Text provided —
Demonstrating the use of SCNIC
We demonstrate the use of SCNIC with two example datasets. These are 1) a study that used 16S rRNA sequencing of fecal material to compare microbiome composition in individuals with and without HIV and in men who have sex with men (MSM) who were at a high risk of contracting HIV [43], and 2) a dataset analyzing the microbiome of water samples at various depths in two of the Great Lakes. We chose these two datasets so that we could evaluate performance using datasets from both host-associated and free-living microbiomes. We also used the Great Lakes dataset to compare module size and modularity between SMD and LMM selected modules.

Information provided —

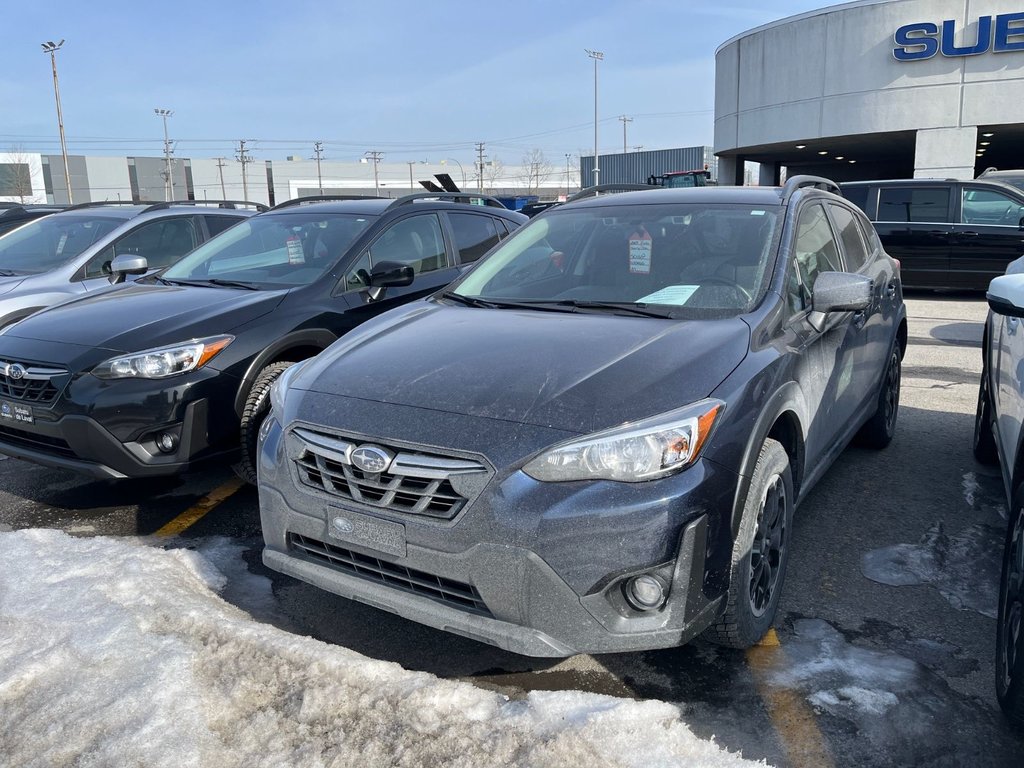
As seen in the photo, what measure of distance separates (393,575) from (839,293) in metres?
2.14

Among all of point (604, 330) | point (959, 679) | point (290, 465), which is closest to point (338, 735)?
point (290, 465)

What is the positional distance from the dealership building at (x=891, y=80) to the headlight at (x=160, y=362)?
28281mm

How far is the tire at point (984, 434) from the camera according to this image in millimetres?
4816

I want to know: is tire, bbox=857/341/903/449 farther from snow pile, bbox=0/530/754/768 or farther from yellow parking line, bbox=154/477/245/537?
yellow parking line, bbox=154/477/245/537

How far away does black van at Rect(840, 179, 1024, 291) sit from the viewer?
1170 centimetres

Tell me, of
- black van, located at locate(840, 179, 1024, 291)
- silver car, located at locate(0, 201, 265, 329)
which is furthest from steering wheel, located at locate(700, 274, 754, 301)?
black van, located at locate(840, 179, 1024, 291)

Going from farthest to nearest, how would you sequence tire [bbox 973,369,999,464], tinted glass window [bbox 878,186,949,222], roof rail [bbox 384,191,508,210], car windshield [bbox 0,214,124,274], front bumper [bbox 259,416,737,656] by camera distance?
tinted glass window [bbox 878,186,949,222], car windshield [bbox 0,214,124,274], roof rail [bbox 384,191,508,210], tire [bbox 973,369,999,464], front bumper [bbox 259,416,737,656]

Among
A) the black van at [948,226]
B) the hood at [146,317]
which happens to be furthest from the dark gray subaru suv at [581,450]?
the black van at [948,226]

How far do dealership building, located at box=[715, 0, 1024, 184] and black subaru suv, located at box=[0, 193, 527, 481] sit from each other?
26816 mm

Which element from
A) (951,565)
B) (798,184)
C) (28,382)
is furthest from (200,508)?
(951,565)

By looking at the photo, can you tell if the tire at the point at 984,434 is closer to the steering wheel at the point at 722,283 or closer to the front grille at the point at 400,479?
the steering wheel at the point at 722,283

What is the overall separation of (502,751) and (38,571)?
2335mm

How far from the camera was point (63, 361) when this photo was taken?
418 centimetres

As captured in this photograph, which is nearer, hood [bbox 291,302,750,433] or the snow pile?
the snow pile
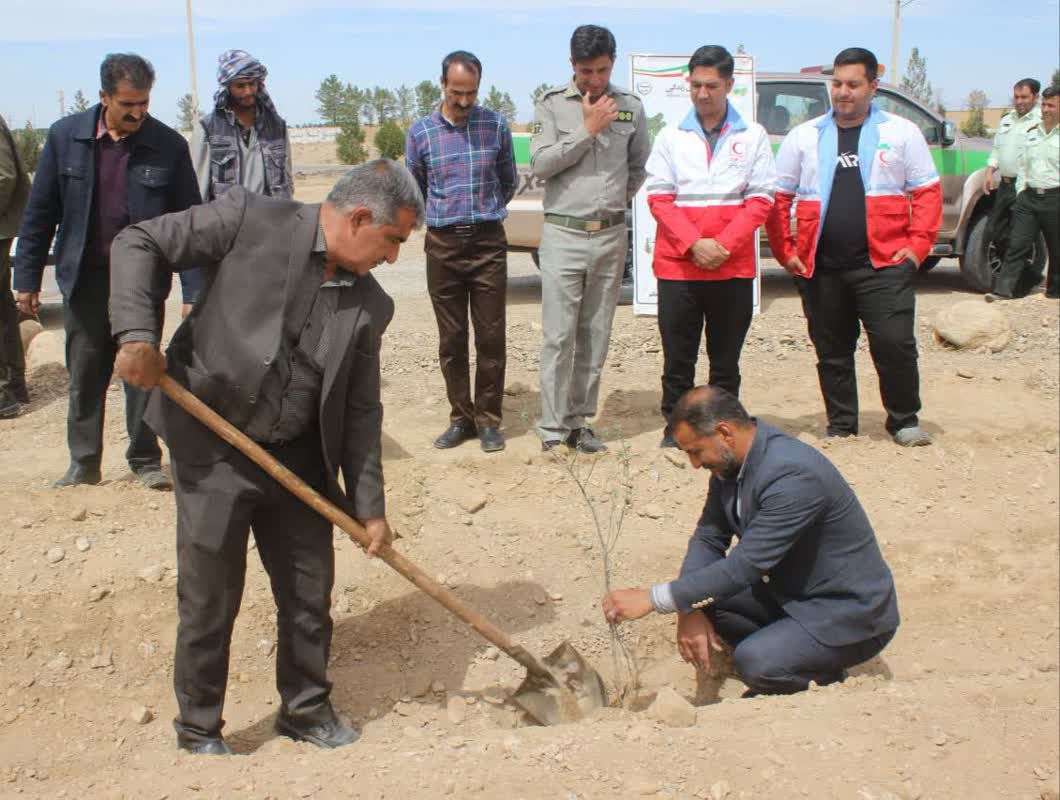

Problems to solve —
(a) Rewrite the paragraph of the SCNIC text that begins "We demonstrate the use of SCNIC" as a short list that keeps its main facts.
(b) Retype the SCNIC text from "Demonstrating the use" to "LMM selected modules." with no changes.

Solution set —
(a)
- SCNIC is demonstrated with two example datasets:
  1. A 16S rRNA sequencing study of fecal material comparing microbiome composition in individuals with and without HIV and in men who have sex with men (MSM) at high risk of contracting HIV.
  2. A dataset on the microbiome of water samples at various depths in two of the Great Lakes.
- These datasets were chosen to evaluate performance on both host-associated and free-living microbiomes.
- The Great Lakes dataset was also used to compare module size and modularity between SMD- and LMM-selected modules.

(b)
Demonstrating the use of SCNIC
We demonstrate the use of SCNIC with two example datasets. These are 1) a study that used 16S rRNA sequencing of fecal material to compare microbiome composition in individuals with and without HIV and in men who have sex with men (MSM) who were at a high risk of contracting HIV [43], and 2) a dataset analyzing the microbiome of water samples at various depths in two of the Great Lakes. We chose these two datasets so that we could evaluate performance using datasets from both host-associated and free-living microbiomes. We also used the Great Lakes dataset to compare module size and modularity between SMD and LMM selected modules.